This and that for your Thursday reading.
- David Moscrop writes about the need for public policy which remedies inequality rather than exacerbating it - while recognizing that we're falling painfully short in response to COVID. Max Kozlov highlights how immune evasion, not a higher viral load, seems to be key to the Omicron variant's spread. And Christopher Murray discusses how global case rates are at their highest point yet - while any end to a pandemic as such looks to mean accepting a recurrent disease.
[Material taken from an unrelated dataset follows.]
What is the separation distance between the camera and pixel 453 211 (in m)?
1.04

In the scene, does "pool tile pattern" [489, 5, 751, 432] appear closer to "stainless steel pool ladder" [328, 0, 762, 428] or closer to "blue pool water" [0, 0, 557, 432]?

- Zak Vescera reports that the Omicron wave continues to highlight longstanding shortages and weaknesses in Saskatchewan's hospitals. And Patrick Rail reports on the Canadian Medical Association's warnings about the consequences of delaying "elective" surgeries due to a virus that's been allowed to run rampant.
- David Suzuki calls out the failure of our leaders to take meaningful climate action even in the absence of any rational argument against it. And Robert Tuttle reports on a push from scientists to avoid pouring public resources into carbon capture schemes designed to prop up a fossil fuel sector which can't be supported under any reasonable analysis.
- Rebecca Diamond and Enrico Moretti examine (PDF) U.S. standards of living by location, and find that the income available for people with less formal education is far short of what's necessary to maintain a reasonable standard of living in major cities.
- Finally, Yves Engler discusses how fighter jets and other big-ticket military expenditures are useless against any real-world threats to Canada.